Single by Art & Dotty Todd
- B-side: "Along the Trail with You"
- Released: March 1958
- Recorded: 1958
- Length: 2:48
- Label: Era
- Songwriter: Wayne Shanklin

= Chanson D'Amour =

1958 song by Wayne Shanklin

"Chanson D'Amour" (Love Song); /fr/) is a popular song written by Wayne Shanklin. A 1977 recording by the Manhattan Transfer was an international hit, reaching number one on the UK Singles Chart.

==Original version==
In 1958, the husband and wife team of Art and Dotty Todd were the resident act at the Chapman Park Hotel in Los Angeles. They were known in their native United States as veterans of the California lounge circuit; the Todds also sang on their own radio show. Art Todd recalls how Wayne Shanklin gave the duo the song "Chanson D'Amour": "Wayne Shanklin stopped us one day and said, 'I've got a great song for you.'" Shanklin produced a demo of Art and Dotty Todd singing "Chanson D'Amour" which was shopped to Era Records, who released the demo track as a single. According to Art Todd: "The airplay was just sensational. This was just at the beginning of rock 'n' roll and the old-time DJs hated rock 'n' roll and they jumped on our song." Art and Dotty Todd's "Chanson D'Amour" was a Top Ten hit and reached #6 in April 1958, and crossed over to the R&B chart and reached #9.

Items from a labeling collection:
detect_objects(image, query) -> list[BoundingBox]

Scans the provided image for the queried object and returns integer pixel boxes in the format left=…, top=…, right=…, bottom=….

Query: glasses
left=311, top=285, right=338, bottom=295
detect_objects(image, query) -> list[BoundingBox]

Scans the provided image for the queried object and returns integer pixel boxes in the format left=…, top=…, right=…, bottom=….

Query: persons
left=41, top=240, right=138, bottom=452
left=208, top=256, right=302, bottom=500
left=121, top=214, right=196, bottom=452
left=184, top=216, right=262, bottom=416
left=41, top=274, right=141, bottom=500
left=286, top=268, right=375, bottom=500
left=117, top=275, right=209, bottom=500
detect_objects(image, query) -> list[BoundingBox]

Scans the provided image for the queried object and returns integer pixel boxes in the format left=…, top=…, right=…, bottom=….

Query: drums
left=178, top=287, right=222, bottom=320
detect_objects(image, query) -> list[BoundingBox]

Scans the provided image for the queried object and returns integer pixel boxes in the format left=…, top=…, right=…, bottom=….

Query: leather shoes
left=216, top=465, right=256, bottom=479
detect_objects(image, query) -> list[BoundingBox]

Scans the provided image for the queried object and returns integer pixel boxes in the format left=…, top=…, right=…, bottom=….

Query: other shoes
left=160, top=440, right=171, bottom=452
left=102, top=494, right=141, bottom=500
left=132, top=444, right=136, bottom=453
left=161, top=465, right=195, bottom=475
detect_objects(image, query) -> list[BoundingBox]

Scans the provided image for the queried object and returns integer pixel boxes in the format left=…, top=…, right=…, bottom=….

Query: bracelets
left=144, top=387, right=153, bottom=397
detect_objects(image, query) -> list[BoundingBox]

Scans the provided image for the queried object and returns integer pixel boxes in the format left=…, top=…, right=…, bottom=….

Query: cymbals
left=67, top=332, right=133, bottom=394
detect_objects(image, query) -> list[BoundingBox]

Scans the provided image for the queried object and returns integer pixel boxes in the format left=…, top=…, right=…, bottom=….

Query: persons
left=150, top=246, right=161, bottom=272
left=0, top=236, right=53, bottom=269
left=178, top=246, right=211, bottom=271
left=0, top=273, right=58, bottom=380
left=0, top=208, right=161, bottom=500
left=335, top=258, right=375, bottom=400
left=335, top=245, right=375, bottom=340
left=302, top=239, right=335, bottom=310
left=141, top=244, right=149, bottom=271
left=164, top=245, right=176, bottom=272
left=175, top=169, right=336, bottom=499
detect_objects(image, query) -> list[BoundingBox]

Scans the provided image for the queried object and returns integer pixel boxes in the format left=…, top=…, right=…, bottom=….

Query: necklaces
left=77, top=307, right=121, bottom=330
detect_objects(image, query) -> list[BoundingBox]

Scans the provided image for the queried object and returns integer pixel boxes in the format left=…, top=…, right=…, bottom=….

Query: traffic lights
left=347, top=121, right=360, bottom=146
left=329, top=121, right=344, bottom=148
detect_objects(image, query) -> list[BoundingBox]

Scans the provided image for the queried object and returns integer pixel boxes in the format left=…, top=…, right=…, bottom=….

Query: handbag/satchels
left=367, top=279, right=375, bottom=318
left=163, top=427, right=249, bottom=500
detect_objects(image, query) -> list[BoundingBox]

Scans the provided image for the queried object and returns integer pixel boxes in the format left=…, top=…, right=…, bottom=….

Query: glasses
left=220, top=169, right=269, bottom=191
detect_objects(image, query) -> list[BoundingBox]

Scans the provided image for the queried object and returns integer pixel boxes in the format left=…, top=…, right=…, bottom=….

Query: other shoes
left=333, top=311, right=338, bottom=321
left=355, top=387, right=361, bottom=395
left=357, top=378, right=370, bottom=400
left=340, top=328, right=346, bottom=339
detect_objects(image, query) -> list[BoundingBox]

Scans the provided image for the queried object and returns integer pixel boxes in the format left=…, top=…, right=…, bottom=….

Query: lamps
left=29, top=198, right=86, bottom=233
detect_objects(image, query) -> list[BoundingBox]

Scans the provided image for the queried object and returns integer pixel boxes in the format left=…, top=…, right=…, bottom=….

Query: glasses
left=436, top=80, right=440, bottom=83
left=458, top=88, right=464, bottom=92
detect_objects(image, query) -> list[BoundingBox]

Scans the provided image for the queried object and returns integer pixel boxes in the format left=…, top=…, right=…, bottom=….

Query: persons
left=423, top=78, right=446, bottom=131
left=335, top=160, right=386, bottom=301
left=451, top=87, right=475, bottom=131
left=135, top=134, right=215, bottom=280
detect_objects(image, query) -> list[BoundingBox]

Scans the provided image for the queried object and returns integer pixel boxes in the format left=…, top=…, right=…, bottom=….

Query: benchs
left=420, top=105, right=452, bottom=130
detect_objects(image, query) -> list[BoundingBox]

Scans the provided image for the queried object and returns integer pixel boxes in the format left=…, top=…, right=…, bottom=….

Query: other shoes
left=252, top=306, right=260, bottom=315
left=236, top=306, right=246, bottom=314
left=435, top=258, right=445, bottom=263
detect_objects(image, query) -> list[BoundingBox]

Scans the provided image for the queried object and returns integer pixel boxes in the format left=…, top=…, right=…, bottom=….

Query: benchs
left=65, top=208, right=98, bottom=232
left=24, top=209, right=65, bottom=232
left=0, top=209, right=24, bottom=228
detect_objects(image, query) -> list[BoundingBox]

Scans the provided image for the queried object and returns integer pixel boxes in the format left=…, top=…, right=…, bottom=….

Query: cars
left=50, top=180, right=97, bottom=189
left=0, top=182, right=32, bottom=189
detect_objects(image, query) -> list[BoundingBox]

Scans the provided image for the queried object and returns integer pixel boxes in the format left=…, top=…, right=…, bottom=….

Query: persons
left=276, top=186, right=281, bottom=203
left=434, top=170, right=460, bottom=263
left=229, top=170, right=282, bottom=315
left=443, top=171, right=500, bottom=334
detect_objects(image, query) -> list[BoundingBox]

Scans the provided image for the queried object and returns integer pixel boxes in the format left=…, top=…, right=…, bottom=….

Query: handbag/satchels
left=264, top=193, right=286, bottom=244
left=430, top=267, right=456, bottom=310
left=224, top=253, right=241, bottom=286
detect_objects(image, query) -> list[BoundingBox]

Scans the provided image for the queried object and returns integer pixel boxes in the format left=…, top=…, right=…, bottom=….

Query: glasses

**Written task 1**:
Decide whether each statement agrees with the "Chanson D'Amour" article. Answer yes or no for each, quoting the words of the article that decide it.
(a) In 1958 Art and Dotty Todd were the resident act at a hotel in Los Angeles.
(b) The 1977 Manhattan Transfer recording peaked at number two on the UK Singles Chart.
(c) Era Records released the Todds' demo track as a single.
**Written task 2**: Proceed with the "Chanson D'Amour" article, picking up after its final sentence.
The records have no connection to the text.

**Answer 1**:
(a) Yes: "In 1958, the husband and wife team of Art and Dotty Todd were the resident act at the Chapman Park Hotel in Los Angeles."
(b) No: "reaching number one on the UK Singles Chart."
(c) Yes: "who released the demo track as a single."

**Answer 2**:
==Manhattan Transfer recording==

The Manhattan Transfer recorded "Chanson D'Amour" for their 1976 Richard Perry-produced album Coming Out. The song came to the group's producer, Richard Perry's, attention as a demo on cassette. The group and Richard listened, and immediately decided to record the song. Janis Siegel sang the lead in an Edith Piaf style, and it was recorded in one take.

Overlooked in the United States on its single release, the Manhattan Transfer's version of "Chanson D'Amour" became a European hit, making the charts in France at the start of 1977 to peak there at #8: the track subsequently became a hit in Germany (#20), the Netherlands (#6), Norway (#1 for two weeks) and Switzerland (#6). In the English-speaking world, "Chanson D'Amour" afforded the Manhattan Transfer a chart-topping hit, reaching #1 in March 1977 in both the UK – for three weeks – and Ireland. It was also a hit in Australia (#9), New Zealand (#14) and South Africa (#14). "Chanson D'Amour" proved to be the Manhattan Transfer's most widespread international success, despite being only moderately successful in the group's native United States, where the track registered on Easy Listening chart in Billboard at #16.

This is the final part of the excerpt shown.